On the 14th January, 1856, the district judge, Ogden Hoffman, decreed that said decision be and the same is hereby affirmed. And it is further ordered, adjudged, and decreed, that the claim of the appellees be confirmed to the tract of land known as "Canada de Raymundo," being the same now occupied by the said appellees, and bounded and described as follows, viz., bordering to the west on the Sierra Morena, to the east on the rancho de las Pulgas, to the south on the rancho of Maximo Martinez, and to the north on the Great Lagune. Reference for further description to be had to a map, which is made a part of document marked C, and filed in this case.

In November, 1856, in consequence of a notice by the Attorney General that no appeal to the Supreme Court of the United States would be taken, judge Hoffman decreed that the claimants have leave to proceed under the decree of that court heretofore rendered in their favor as on final decree.

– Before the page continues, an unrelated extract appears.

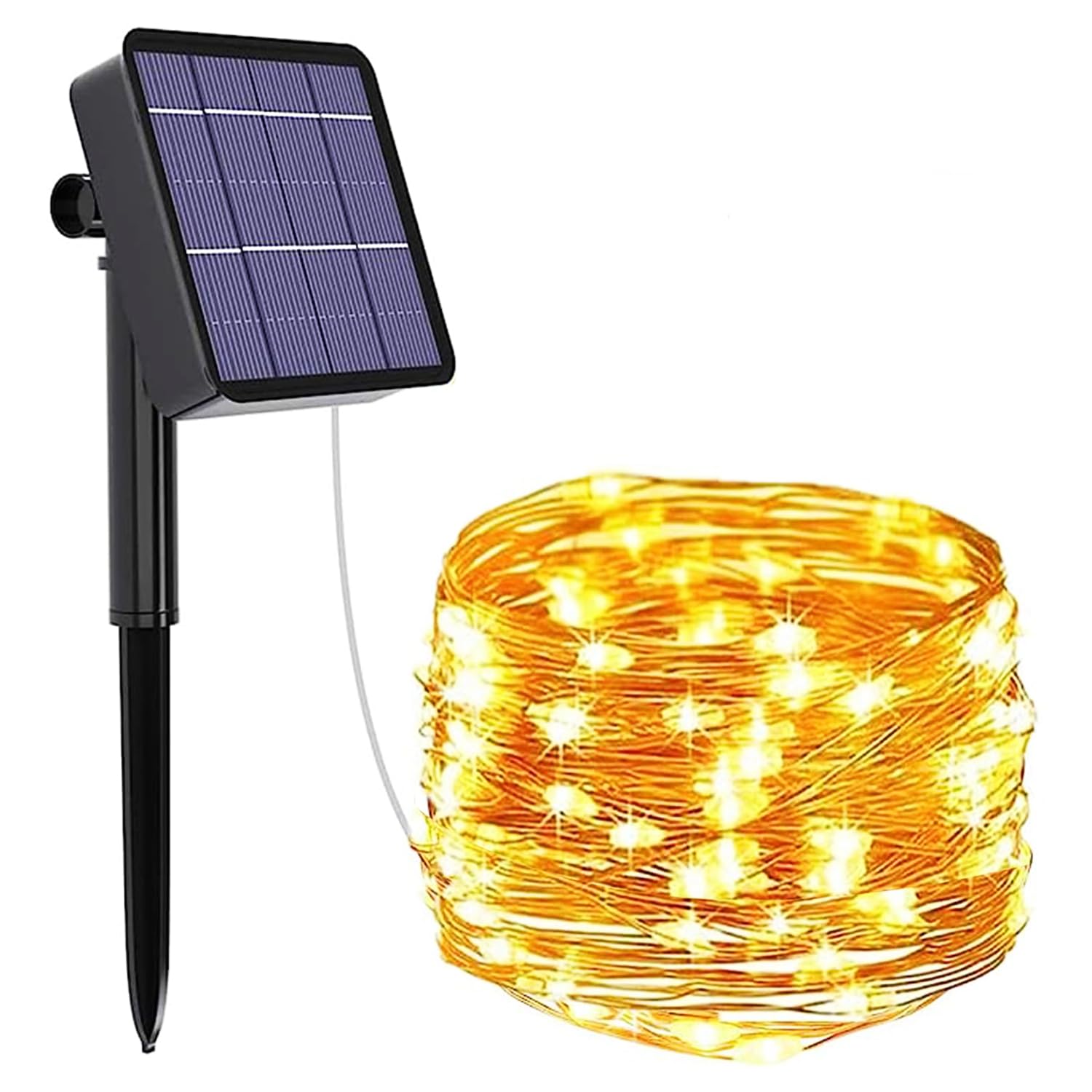 Pivalo 100 LED Solar Fairy String Light 10m Copper Wire with Waterproof LED for Garden Yard Diwali Home Outdoor Decor (Pack of 1, Warm White) (B0CZ4CS3CR) Amazon Price History, Amazon Price Tracker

What other steps were taken by Greer, the record did not show. As his title stood at the time of the trial, it appeared to be an equitable title only, the decision of the board of commissioners

Page 65 U. S. 271

not passing the legal title, and there having been no subsequent survey and patent.

Upon the trial below, the plaintiffs made out their title by the patent and map, and proved that some of the defendants were residing upon the land.

The defendants then offered to prove that the grant to Coppinger, and the confirmation thereof, embraced all the land in controversy in this suit, and that all the defendants at the time of the institution of this suit were in possession of such portions of the premises as were occupied by them under the grant to Coppinger, and deriving title therefrom.

The defendants further offered to prove that the survey and patent given in evidence by the plaintiffs were erroneous in respect to the location of the western line of the Las Pulgas ranch, and that if said line was properly located, according to the grant to Luis Arguello's heirs, or according to the decree of the Supreme Court of the United States confirming said claim, it would not embrace any of the land occupied by the defendants, or either of them.

The defendants further offered to prove that the western line of the Las Pulgas ranch, as established by the patent and survey given in evidence by the plaintiffs, does not stop at the eastern borders of the Canada de Raymundo, but embraces a large portion of the level valley land of the said canada, occupied and held by the defendants, or some of them, under the grant to Coppinger.

All of which proof, both oral and documentary, was objected to by the plaintiffs, and ruled out by the court as incompetent, to which ruling the defendants duly excepted at the time.

The statement of this case has occupied so much room that but little space is left for the arguments of counsel in this Court.